As for the speed gain on the CPU side, this should be self-evident in everyday tasks, Apple argues: from launching apps to switching between them to a 40 percent faster photo capture to the demanding panorama mode that stitches together individual eight-megapixel images into a massive 28-megapixel panorama photo to graphics-intensive games and content creation apps such as Apple’s iMove, pictured below.

Regarding the GPU, Ananad speculates that the 2x gains “could be had through a move to 4 PowerVR SGX543 cores, up from 2 in the iPhone 4S”.

Seth Weintraub of 9to5Mac speculated back in May that Apple has “something entirely new” for the graphics subsystem:

The GPU chip, which will continue to be part of the SoC, is called “SGX543RC*” (the asterisk is another sensitive number that could identify people working on the device). This GPU technically does not exist yet and we don’t have specs.
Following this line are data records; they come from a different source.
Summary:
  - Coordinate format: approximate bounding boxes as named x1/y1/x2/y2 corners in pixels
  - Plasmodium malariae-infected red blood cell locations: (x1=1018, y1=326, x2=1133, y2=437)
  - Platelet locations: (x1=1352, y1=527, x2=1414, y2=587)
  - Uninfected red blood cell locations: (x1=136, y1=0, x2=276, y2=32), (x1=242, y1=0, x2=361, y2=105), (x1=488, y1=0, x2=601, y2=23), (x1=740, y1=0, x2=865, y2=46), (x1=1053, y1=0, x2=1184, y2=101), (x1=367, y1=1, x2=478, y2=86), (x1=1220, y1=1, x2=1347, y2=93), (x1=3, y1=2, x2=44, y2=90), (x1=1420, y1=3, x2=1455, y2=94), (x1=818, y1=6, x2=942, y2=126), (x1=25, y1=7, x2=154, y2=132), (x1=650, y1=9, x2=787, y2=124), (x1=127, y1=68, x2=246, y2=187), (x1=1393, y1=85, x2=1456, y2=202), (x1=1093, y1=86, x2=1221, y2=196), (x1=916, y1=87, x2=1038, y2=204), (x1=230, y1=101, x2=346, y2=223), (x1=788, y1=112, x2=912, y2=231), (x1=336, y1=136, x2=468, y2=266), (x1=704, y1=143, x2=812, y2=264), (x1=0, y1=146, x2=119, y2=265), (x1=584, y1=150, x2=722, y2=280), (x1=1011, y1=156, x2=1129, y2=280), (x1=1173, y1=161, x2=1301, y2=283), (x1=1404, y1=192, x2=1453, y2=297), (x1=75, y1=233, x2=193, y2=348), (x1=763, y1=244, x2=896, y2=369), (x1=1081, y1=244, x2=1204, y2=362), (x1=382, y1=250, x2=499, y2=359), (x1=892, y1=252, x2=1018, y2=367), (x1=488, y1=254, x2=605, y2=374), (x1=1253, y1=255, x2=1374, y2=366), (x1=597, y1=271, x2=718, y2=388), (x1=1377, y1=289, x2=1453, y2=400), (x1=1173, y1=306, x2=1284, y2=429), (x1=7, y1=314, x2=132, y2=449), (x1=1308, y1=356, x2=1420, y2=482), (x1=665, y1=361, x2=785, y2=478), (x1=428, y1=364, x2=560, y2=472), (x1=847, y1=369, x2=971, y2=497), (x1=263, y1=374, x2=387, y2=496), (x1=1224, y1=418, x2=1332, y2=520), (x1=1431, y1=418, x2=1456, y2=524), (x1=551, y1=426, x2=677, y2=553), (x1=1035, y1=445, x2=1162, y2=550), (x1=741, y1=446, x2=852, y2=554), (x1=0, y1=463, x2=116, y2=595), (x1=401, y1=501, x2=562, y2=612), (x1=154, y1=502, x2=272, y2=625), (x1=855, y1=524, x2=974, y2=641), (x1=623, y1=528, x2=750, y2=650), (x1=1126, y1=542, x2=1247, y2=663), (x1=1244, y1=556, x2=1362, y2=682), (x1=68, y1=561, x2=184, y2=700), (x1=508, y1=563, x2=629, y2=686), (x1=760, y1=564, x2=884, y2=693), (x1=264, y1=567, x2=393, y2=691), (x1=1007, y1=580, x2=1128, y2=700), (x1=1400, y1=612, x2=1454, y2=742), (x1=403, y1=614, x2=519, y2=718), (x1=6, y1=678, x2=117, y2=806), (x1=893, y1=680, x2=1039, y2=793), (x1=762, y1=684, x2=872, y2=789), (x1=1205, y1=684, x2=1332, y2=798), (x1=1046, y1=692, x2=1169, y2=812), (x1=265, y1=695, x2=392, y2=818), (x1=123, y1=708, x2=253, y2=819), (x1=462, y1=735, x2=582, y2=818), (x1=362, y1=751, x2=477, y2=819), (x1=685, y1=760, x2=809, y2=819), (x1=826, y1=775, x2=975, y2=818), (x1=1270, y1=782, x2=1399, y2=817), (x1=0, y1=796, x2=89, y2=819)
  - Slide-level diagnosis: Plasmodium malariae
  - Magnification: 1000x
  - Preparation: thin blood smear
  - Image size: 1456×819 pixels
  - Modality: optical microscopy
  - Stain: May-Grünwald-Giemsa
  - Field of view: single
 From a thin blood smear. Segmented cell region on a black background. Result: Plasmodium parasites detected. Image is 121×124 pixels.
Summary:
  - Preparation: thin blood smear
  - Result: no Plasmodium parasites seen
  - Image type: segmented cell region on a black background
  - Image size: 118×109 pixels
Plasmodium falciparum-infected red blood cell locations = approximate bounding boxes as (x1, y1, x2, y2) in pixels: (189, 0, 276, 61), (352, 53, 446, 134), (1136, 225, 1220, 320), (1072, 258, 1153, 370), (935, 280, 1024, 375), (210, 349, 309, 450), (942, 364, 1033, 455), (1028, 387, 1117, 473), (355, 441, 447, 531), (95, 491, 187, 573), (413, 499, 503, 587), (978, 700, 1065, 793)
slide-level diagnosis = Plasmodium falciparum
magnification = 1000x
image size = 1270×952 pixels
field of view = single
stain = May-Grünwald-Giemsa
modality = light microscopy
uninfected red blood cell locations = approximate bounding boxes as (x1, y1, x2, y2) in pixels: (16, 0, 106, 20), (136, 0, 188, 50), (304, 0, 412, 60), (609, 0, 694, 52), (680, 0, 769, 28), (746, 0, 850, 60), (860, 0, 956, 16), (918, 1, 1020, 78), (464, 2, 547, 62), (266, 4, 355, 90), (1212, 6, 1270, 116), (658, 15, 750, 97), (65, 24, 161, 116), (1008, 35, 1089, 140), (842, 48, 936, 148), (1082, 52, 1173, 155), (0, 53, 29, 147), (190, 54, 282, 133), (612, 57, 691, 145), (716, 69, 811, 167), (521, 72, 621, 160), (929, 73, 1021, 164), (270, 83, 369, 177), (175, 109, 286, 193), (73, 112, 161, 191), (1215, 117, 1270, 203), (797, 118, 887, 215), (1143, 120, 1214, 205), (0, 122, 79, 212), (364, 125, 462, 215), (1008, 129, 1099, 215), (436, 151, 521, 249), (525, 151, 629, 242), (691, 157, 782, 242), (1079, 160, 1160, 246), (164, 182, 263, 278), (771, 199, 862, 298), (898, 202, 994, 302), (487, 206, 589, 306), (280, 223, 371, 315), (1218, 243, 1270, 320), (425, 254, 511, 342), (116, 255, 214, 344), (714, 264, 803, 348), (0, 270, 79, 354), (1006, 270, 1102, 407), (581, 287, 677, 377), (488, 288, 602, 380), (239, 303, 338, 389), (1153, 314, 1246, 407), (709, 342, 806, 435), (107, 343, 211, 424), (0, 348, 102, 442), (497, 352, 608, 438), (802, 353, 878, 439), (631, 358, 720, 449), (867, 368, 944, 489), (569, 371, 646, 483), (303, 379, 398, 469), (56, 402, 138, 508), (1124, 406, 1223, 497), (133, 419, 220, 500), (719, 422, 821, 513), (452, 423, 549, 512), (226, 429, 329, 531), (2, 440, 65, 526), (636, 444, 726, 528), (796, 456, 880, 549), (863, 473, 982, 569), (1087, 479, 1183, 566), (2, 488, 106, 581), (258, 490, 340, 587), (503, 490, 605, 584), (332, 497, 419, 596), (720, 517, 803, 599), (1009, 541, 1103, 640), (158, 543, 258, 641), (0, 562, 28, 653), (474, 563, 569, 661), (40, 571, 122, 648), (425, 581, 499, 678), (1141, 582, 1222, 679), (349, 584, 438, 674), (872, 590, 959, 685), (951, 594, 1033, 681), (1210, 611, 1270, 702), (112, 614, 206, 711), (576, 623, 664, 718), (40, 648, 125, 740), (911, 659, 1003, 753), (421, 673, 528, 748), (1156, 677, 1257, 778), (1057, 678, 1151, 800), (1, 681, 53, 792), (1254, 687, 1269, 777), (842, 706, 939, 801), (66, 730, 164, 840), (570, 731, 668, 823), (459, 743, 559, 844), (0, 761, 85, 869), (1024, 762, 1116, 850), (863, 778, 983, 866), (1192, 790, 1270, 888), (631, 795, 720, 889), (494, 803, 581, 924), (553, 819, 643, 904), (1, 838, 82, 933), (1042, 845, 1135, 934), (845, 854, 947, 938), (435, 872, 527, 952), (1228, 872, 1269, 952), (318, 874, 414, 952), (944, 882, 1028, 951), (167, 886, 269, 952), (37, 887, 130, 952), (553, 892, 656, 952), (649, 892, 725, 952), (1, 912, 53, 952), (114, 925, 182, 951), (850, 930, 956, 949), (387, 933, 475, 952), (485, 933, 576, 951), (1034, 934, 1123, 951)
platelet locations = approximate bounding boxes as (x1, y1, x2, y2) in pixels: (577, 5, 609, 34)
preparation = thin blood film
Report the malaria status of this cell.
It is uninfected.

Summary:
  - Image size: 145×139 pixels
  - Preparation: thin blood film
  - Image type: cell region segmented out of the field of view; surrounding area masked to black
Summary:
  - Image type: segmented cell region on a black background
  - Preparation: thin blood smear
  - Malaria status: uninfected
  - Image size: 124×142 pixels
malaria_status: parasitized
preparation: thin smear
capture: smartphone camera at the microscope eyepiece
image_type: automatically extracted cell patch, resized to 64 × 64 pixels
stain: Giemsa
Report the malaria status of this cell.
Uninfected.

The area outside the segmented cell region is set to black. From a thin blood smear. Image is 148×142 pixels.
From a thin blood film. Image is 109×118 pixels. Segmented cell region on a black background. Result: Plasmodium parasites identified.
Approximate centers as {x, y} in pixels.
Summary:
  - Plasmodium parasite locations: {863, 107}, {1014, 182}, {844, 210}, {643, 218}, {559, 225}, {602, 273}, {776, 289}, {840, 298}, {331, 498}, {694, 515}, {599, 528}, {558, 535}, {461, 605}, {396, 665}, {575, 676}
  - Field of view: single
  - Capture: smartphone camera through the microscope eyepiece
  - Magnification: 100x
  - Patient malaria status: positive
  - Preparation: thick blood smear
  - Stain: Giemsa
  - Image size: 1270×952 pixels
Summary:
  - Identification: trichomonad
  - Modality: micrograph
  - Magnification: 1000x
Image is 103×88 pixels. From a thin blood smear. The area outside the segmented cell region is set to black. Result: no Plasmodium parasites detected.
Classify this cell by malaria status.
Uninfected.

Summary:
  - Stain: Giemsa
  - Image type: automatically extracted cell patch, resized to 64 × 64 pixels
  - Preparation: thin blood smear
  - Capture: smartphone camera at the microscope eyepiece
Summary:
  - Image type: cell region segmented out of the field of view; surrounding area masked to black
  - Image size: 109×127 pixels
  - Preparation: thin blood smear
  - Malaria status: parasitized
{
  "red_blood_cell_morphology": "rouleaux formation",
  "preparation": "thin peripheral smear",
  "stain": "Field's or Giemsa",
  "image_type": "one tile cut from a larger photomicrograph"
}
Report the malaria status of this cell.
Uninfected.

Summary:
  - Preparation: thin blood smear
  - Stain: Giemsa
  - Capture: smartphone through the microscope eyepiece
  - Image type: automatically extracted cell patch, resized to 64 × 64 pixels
It would appear that the A6 chip inside the iPhone 5 continues to use graphics units from fables UK-based semiconductor maker Imagination Technologies (just like the A5 and A4 variants before it). Apple likely went with the SGX543MP4 GPU, as the new iPad’s A5X.

Are you glad that the iPhone 5 comes with a much-improved processor and graphics?

How important the two times CPU/GPU speed increase is to you?